ПИСЬМЕННОЕ ЗАДАНИЕ
Напишите продолжение приведенного ниже фрагмента о чтении «Философии общего дела» Николая Федорова, начав сразу после его последней фразы.

Через пятки, упертые в натопленную лежанку, тепло растекается по всему телу. Мухи проснулись, жужжат — значит тепла до утра хватит.

Я читаю "Философию общего дела" Николая Федорова.

"...призываются все люди к познанию себя сынами, внуками, потомками предков. И такое познание есть история, не знающая людей недостойных памяти...."

"...истинно мировая скорбь есть сокрушение о недостатке любви к отцам и об излишке любви к себе самим; это скорбь о падении мира, об удалении сына от отца, следствия от причины..."

"...запустение кладбищ есть естественное следствие упадка родства и превращение его в гражданство... кто же должен заботиться о памятниках, кто должен возвратить сердца сынов отцам? Кто должен восстановить смысл памятников?"

"...для спасения кладбищ нужен переворот радикальный, нужно центр тяжести общества перенести на кладбище..."

Речь в книге густая, неразрывная — вытащить цитату практически невозможно. Часто вне речи цитата выглядит вздорно (что значит "перенести жизнь на кладбище"? как вы себе это представляете?). Между тем речь в "Философии" завораживает убежденностью Федорова в собственной правоте, причем не умозрительной, а внутренней, личной убежденностью. Как будто это вопрос его жизни и смерти, буквально. И — как ни странно — мой, читательский, вопрос тоже.

Но сперва я пытаюсь понять вот что: "Почему, когда стали переиздавать русскую философию, самый интересный философ прошел мимо меня? Почему тогда я не прочитал Федорова?"

Я вспоминаю конец 1980-х, книжный бум. Толпы у лотков, очереди в магазинах. "Кого я читал студентом?" Это был Бердяев — конечно. На газетной бумаге, в мягких обложках. Многотысячными тиражами, которых все равно не хватало.

"Так вот в какой стране я живу! — помню, задыхался от возбуждения.— Вот какой у нее замысел!"

ИСХОДНЫЕ ДАННЫЕ
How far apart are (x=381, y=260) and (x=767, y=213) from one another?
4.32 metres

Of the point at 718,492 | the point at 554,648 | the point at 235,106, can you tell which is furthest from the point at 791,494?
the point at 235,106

ОЖИДАЕМЫЙ ОТВЕТ
Но почему именно Бердяев? Почему сначала он, а после другие (Розанов, Лосев, Флоренский, Шпет)? Я объясняю это довольно просто — юноше требовалось обоснование страны, ее смысл. Ему казалось, что связь с той страной сразу после распада Империи Зла восстановится. Что у меня появится великое прошлое — ведь то, что я учил в "Истории СССР-КПСС", прошлым я назвать не мог. Я был уверен, что с падением СССР программа по реализации сверхзамысла страны, о котором говорил Бердяев, включится автоматически. Не может не включиться — после того, как они тут жили. Каких дров наломали.

А тут Федоров, музей на кладбищах. Сыны, отцы. Троица. Неурожаи. Слишком фантасмагорично — и вместе с тем уж очень обыденно. По сравнению с бердяевским-то волхованием о судьбах Родины, о сверхидеях. О миссии.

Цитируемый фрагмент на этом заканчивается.